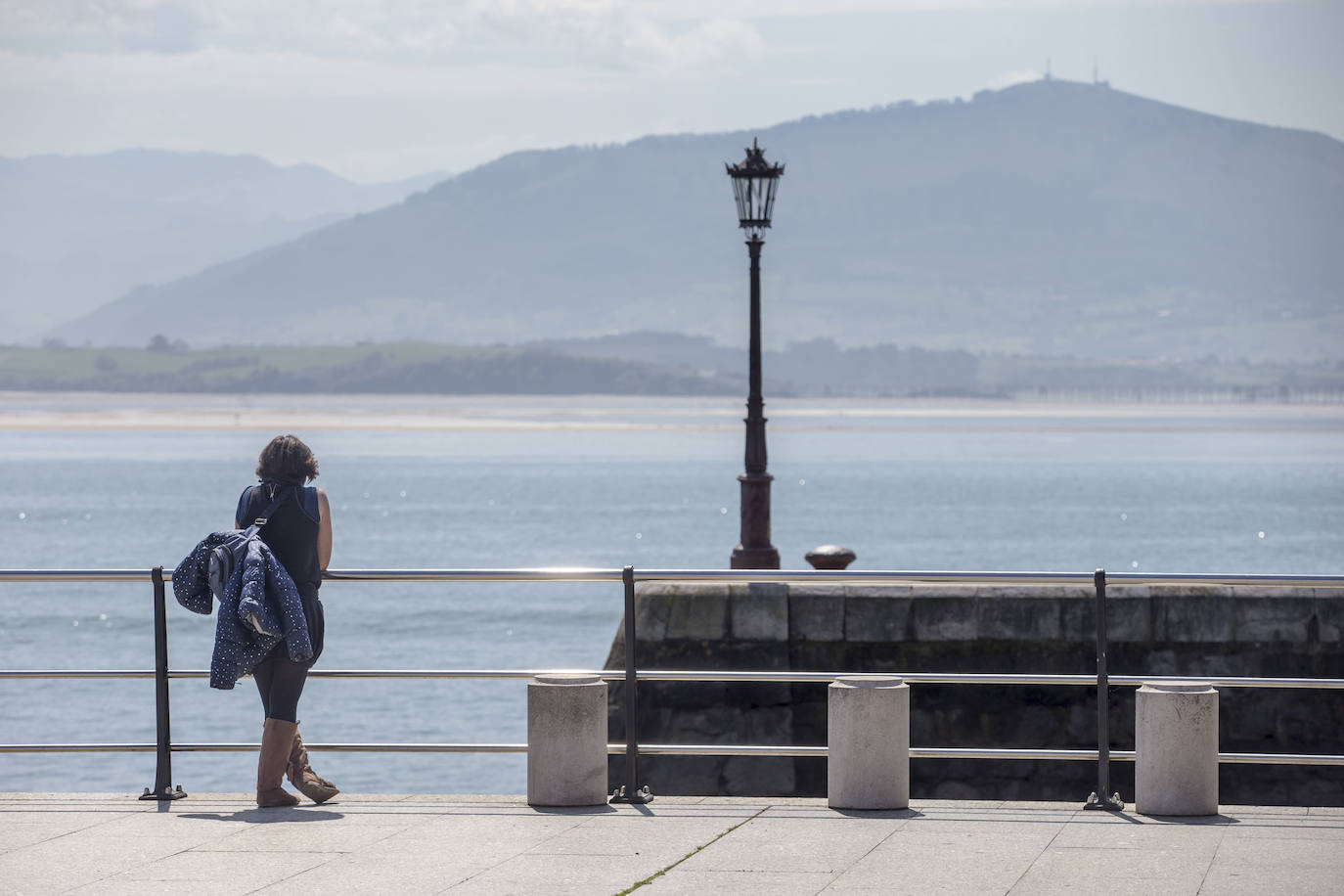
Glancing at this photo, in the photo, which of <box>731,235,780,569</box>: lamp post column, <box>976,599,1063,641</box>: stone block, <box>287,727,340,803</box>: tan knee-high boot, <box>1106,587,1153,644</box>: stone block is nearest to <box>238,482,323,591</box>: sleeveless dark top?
<box>287,727,340,803</box>: tan knee-high boot

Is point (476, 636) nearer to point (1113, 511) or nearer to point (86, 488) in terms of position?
point (1113, 511)

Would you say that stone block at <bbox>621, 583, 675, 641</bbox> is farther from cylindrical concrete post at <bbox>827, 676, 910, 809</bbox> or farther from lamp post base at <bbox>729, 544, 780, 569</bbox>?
cylindrical concrete post at <bbox>827, 676, 910, 809</bbox>

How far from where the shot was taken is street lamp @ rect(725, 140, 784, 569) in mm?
16891

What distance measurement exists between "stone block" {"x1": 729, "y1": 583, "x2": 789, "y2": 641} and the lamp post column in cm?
208

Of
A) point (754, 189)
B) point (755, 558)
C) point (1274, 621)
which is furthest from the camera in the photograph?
point (754, 189)

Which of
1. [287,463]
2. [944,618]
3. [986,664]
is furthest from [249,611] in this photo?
[986,664]

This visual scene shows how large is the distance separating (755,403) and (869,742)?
9.78 metres

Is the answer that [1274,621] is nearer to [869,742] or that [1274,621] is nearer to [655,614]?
[655,614]

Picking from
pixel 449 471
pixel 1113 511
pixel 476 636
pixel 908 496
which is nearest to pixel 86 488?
pixel 449 471

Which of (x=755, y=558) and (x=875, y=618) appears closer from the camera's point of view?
(x=875, y=618)

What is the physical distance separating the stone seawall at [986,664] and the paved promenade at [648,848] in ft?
17.1

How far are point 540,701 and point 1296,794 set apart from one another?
780 centimetres

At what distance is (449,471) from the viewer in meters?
101

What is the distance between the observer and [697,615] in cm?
1410
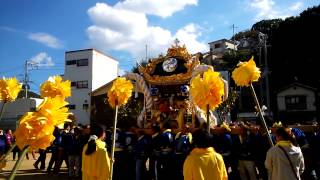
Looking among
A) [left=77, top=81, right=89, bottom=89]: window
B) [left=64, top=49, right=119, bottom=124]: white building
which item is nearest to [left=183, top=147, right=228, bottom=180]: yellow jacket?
[left=64, top=49, right=119, bottom=124]: white building

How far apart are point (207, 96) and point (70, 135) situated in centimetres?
874

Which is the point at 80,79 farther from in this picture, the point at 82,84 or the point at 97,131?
the point at 97,131

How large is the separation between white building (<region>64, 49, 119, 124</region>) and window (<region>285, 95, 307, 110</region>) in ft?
68.4

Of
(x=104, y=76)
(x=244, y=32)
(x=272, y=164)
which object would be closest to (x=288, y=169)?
(x=272, y=164)

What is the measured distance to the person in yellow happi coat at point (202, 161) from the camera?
198 inches

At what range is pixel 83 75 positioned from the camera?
43.6m

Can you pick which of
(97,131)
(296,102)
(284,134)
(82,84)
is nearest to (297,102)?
(296,102)

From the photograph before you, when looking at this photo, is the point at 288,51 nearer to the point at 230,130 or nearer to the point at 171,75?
the point at 171,75

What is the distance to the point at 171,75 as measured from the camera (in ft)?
53.6

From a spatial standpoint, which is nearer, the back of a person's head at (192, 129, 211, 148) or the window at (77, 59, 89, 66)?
the back of a person's head at (192, 129, 211, 148)

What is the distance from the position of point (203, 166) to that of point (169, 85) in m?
11.5

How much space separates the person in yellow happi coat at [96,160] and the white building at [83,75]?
117 ft

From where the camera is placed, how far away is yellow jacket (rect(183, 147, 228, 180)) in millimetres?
5035

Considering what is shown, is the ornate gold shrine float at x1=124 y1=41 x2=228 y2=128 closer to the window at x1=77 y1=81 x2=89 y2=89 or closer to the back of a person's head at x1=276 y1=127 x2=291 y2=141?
the back of a person's head at x1=276 y1=127 x2=291 y2=141
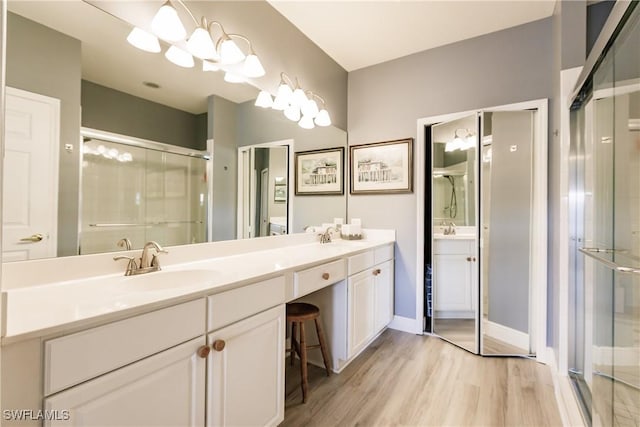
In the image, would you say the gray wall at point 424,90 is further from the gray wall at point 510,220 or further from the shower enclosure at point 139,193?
the shower enclosure at point 139,193

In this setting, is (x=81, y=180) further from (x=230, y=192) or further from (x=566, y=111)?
(x=566, y=111)

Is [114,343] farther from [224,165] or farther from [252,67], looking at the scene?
[252,67]

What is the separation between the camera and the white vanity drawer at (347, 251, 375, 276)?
201 cm

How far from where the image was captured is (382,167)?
2801 mm

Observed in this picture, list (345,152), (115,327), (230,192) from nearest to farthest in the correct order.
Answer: (115,327) → (230,192) → (345,152)

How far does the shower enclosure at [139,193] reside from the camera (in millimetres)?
1210

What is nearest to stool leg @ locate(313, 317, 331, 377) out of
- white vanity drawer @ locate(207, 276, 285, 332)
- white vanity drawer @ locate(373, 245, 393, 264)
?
white vanity drawer @ locate(207, 276, 285, 332)

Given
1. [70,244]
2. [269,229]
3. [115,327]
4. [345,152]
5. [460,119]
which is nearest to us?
[115,327]

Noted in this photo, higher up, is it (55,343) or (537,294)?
(55,343)

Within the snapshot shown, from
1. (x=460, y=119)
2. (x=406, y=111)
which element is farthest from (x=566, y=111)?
(x=406, y=111)

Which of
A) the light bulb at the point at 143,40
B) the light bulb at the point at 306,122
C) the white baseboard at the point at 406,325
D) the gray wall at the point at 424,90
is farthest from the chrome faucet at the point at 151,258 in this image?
the white baseboard at the point at 406,325

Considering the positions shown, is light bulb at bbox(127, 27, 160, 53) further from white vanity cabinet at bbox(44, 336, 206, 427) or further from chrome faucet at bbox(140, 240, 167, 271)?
white vanity cabinet at bbox(44, 336, 206, 427)

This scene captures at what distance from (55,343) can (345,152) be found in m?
2.59

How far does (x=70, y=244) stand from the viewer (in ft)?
3.77
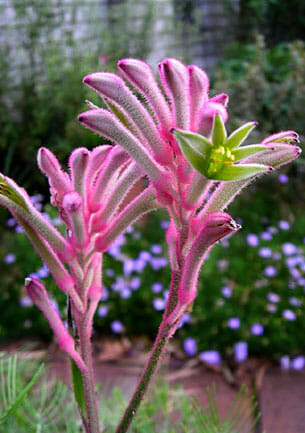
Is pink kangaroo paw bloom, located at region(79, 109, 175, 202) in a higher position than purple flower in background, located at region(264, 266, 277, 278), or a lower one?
higher

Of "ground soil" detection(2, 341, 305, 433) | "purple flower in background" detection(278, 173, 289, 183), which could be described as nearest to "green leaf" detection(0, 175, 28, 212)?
"ground soil" detection(2, 341, 305, 433)

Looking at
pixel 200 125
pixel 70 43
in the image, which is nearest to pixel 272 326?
pixel 200 125

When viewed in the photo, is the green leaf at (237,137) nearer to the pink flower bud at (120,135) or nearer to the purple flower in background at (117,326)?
the pink flower bud at (120,135)

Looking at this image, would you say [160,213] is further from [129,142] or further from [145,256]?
[129,142]

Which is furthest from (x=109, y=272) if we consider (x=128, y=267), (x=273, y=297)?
(x=273, y=297)

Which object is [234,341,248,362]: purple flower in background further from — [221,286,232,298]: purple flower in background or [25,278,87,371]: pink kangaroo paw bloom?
[25,278,87,371]: pink kangaroo paw bloom

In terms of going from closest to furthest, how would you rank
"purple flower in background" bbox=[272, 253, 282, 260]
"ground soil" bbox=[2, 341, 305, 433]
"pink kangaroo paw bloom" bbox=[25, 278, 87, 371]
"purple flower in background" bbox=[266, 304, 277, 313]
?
"pink kangaroo paw bloom" bbox=[25, 278, 87, 371], "ground soil" bbox=[2, 341, 305, 433], "purple flower in background" bbox=[266, 304, 277, 313], "purple flower in background" bbox=[272, 253, 282, 260]
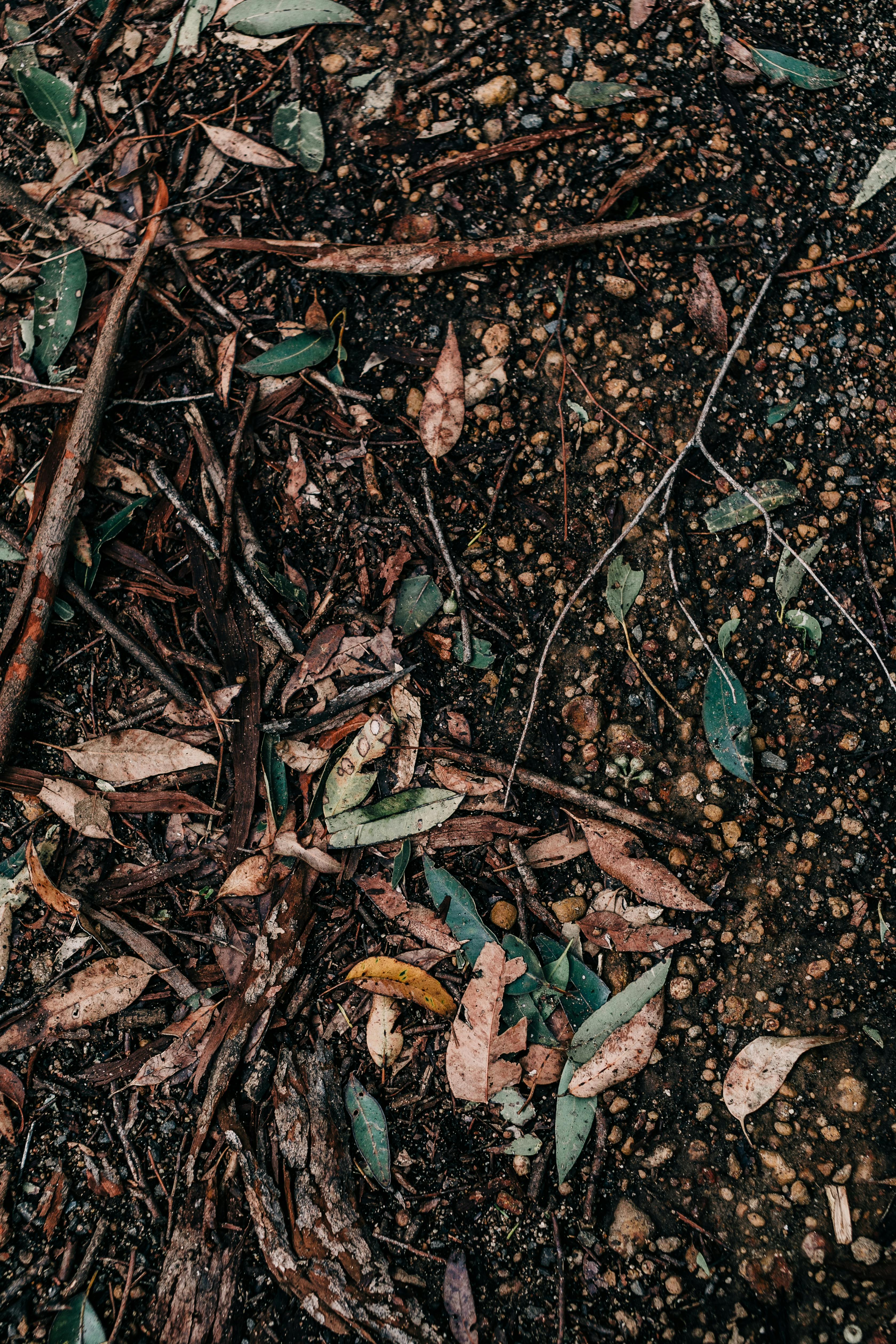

▸ **EXERCISE DESCRIPTION**
Locate every line in the data above that contains the word "large", and copy each such line in full.

▸ **RESULT**
This visual scene shows how large is the distance separating (755,403) and (869,742)?
How large is the separation between white building (<region>64, 49, 119, 124</region>) and window (<region>285, 95, 307, 110</region>) in ft?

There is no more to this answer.